The Game Awards' first Game Changers recipient responds to "hateful" and "disturbing" comments accusing him of fraud
"This is the 'reward' for two years of service."
Amir Satvat was the recipient of the first 'Game Changers' award at The Game Awards last week, but has since received "countless hateful messages", "disturbing comments" and antisemitic remarks about his wife.
Satvat received the award for his work helping laid-off employees across the games industry to find new work. The award was host Geoff Keighley's way of addressing the "significant and unprecedented industry-wide layoffs", which he admitted the show struggles to address "in a constructive way".
Satvat has helped to place nearly 3000 people into jobs, and was described at the awards show as "career Santa Claus". Yet since last week, he's been subjected to abuse online due to his current work at Chinese tech conglomerate Tencent.
"Over the past four days, I have received countless hateful messages targeting me personally, alongside hundreds more on YouTube and Twitter," Satvat wrote in a LinkedIn post.
"People have made disturbing comments about my family - I am only not sharing those comments because they are disgusting, but I will share some other sample comments. My wife and me have been targeted with anti-Semitic slurs. Several videos mocked my comments suggesting I sounded autistic - riffing on it for their audience's amusement."
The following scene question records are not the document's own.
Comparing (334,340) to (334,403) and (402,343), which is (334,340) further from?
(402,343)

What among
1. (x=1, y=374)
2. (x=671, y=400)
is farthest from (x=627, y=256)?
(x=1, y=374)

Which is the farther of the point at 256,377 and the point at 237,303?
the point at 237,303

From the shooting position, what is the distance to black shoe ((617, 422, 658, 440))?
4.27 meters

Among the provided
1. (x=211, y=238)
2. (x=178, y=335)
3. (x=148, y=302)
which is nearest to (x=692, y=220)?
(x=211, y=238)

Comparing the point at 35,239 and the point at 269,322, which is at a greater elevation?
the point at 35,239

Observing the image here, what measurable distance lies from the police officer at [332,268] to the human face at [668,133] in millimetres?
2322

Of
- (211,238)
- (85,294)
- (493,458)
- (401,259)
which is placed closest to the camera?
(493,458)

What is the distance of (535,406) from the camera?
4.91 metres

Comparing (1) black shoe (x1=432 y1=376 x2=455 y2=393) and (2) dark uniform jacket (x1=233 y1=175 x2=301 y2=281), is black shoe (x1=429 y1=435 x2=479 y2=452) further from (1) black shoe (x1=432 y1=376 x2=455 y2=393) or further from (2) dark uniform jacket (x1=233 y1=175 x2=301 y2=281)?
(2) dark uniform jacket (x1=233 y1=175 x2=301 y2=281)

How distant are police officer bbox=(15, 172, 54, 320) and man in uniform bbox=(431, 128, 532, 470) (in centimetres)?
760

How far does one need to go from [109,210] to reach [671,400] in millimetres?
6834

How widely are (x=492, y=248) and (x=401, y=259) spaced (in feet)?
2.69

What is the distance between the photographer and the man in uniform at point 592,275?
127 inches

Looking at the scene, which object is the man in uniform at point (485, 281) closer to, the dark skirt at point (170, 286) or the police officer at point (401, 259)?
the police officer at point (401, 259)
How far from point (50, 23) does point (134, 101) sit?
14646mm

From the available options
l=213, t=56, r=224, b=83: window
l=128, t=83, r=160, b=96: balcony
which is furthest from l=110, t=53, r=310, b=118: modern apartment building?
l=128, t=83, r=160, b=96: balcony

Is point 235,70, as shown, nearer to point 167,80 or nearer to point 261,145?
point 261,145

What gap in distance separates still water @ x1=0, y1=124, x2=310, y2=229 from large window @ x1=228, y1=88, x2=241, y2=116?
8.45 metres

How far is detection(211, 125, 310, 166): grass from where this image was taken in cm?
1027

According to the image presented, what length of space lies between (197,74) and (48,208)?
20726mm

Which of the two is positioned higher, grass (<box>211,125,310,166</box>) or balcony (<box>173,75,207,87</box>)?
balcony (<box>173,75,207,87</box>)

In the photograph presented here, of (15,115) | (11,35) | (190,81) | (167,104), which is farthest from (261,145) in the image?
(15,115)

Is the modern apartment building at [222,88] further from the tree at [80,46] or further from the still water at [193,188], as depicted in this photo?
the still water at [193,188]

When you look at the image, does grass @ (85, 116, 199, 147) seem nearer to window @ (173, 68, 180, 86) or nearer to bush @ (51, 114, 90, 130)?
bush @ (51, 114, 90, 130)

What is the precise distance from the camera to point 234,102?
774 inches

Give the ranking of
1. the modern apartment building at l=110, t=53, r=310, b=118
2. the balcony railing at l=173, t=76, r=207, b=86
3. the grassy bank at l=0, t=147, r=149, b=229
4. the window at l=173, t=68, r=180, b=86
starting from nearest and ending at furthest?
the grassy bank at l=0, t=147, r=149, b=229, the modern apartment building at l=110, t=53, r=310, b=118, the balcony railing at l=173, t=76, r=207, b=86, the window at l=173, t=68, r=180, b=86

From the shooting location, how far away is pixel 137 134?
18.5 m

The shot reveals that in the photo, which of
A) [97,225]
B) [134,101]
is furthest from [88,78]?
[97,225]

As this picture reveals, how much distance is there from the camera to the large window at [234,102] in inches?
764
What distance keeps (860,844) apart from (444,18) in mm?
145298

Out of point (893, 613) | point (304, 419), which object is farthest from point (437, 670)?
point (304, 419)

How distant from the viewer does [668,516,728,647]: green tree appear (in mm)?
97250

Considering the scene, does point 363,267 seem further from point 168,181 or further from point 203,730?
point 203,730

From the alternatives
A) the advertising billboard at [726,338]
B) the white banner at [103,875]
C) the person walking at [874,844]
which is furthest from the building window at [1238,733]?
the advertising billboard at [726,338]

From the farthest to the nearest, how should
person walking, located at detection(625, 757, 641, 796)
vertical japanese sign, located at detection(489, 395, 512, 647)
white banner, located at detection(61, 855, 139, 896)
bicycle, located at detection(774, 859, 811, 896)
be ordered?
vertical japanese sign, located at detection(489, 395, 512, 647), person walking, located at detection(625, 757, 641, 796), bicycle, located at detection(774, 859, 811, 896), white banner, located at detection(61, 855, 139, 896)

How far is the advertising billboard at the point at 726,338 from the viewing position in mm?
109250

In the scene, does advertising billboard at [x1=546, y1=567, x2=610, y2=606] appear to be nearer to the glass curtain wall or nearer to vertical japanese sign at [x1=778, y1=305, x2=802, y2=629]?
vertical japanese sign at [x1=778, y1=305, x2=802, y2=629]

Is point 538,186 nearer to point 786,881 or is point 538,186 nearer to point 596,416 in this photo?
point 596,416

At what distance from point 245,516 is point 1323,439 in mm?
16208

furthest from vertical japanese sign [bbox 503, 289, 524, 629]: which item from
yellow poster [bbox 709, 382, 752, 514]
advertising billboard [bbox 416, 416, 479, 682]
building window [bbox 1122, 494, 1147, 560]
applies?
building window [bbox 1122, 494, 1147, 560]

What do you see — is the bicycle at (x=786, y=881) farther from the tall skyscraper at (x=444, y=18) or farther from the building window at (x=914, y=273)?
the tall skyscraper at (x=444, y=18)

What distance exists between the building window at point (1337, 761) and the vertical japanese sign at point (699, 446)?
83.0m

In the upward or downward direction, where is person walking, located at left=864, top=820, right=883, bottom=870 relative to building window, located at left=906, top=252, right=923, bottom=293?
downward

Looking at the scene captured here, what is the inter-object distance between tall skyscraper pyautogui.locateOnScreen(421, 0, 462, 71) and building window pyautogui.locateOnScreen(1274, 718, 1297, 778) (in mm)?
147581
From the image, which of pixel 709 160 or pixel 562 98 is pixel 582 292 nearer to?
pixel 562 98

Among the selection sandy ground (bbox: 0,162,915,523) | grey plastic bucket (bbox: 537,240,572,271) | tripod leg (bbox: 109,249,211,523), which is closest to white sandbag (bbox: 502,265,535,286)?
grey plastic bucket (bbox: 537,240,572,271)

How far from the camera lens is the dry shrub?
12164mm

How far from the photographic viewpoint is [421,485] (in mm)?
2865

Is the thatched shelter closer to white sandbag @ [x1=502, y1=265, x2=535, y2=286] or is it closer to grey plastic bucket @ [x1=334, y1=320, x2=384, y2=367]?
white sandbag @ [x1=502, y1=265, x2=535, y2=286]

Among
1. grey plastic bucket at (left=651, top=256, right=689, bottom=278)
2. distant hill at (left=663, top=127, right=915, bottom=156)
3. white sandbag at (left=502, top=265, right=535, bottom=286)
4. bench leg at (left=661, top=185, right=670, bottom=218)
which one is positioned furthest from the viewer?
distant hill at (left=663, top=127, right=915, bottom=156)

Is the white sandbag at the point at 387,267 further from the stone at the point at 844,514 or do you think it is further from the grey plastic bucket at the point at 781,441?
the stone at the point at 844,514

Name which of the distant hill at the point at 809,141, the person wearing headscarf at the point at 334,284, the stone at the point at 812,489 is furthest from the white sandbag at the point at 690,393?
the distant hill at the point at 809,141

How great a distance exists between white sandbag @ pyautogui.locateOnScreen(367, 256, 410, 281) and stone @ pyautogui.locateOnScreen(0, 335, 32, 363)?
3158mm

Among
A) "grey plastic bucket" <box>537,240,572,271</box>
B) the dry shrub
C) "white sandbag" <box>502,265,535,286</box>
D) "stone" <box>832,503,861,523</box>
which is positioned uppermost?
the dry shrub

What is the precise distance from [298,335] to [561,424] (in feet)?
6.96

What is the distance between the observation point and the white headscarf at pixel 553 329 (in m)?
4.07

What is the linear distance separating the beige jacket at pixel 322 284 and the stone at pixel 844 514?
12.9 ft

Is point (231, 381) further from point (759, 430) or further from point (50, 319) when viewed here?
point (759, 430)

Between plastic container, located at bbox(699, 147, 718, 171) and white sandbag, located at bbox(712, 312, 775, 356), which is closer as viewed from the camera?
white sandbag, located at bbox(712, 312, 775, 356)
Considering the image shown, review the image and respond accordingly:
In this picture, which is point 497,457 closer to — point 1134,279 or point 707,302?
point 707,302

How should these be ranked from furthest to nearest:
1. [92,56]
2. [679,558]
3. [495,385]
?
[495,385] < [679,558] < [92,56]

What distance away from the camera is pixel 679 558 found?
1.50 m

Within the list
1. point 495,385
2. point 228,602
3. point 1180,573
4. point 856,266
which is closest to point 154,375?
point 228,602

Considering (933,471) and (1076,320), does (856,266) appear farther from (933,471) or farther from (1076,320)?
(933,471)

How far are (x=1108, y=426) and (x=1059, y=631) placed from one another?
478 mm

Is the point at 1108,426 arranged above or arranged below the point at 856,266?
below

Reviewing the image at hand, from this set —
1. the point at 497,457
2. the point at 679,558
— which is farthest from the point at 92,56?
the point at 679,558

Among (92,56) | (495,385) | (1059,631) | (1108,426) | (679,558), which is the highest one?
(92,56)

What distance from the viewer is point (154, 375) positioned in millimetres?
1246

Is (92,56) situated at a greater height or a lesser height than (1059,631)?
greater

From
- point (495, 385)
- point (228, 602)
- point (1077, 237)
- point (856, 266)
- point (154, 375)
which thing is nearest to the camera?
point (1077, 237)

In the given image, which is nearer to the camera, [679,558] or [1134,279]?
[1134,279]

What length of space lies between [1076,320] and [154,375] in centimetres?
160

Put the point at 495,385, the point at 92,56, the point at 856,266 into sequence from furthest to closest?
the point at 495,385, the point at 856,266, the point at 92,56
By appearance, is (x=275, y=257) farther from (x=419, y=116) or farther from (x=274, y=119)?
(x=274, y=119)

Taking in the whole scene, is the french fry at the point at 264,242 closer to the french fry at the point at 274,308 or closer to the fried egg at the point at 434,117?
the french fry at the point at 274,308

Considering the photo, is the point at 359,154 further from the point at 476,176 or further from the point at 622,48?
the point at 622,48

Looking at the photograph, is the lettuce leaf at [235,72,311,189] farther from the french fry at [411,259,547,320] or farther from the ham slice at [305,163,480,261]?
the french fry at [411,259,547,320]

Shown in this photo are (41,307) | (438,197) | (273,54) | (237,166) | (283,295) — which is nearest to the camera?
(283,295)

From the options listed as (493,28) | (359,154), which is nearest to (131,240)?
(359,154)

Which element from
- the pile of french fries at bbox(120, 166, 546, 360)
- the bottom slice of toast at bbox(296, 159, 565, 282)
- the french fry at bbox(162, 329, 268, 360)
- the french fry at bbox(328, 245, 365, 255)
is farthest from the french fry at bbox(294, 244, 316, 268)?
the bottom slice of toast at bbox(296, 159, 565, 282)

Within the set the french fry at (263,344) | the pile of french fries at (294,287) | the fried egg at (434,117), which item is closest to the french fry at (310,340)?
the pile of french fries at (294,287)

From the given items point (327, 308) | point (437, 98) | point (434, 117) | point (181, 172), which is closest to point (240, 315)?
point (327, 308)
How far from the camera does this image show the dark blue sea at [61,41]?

Due to his work as a business development director at Tencent, Satvat has been accused of being some sort of agent or plant exploiting the community, or that he's a fraud, he wrote.
However, he explained his community work began in November 2022 before he started at Tencent in August 2023. Before this he worked for Amazon, but again his community work was separate.
"I didn't / don't work on mergers and acquisitions at Tencent or Amazon," Satvat continued. "This stems from one innocent, erroneous mention of what I do in a Level Infinite article, since corrected to show I only work on investments."
He has also never laid employees off.
"They simply didn't mention Tencent at TGA because it had nothing to do with this community and they wanted to focus on how we drove this ourselves," he said.
"I've been accused of creating 'jail-worthy fraud' and mocked for 'just making one spreadsheet people enter info into', usually by people who spent all of eight seconds looking at our site with no understanding of the work we do or the impact we've had. We have 15 resources across five different resource homes and there is a lot of depth to our community, as any of you who have used it know."
He surmised: "This can happen to you too when you sacrifice over 2,000 hours of your time to help the industry - this is the 'reward' for two years of service."
Finishing the post, he said he would now "return to our mission of positive, public service".
Astro Bot won multiple awards on the night, including Game of the Year, as did Balatro and Metaphor: ReFantazio. Black Myth: Wukong producer and Game Science CEO Feng Ji posted a long comment on his disappointment at the game not winning the top prize, despite taking home Best Action Game and the Players' Voice award.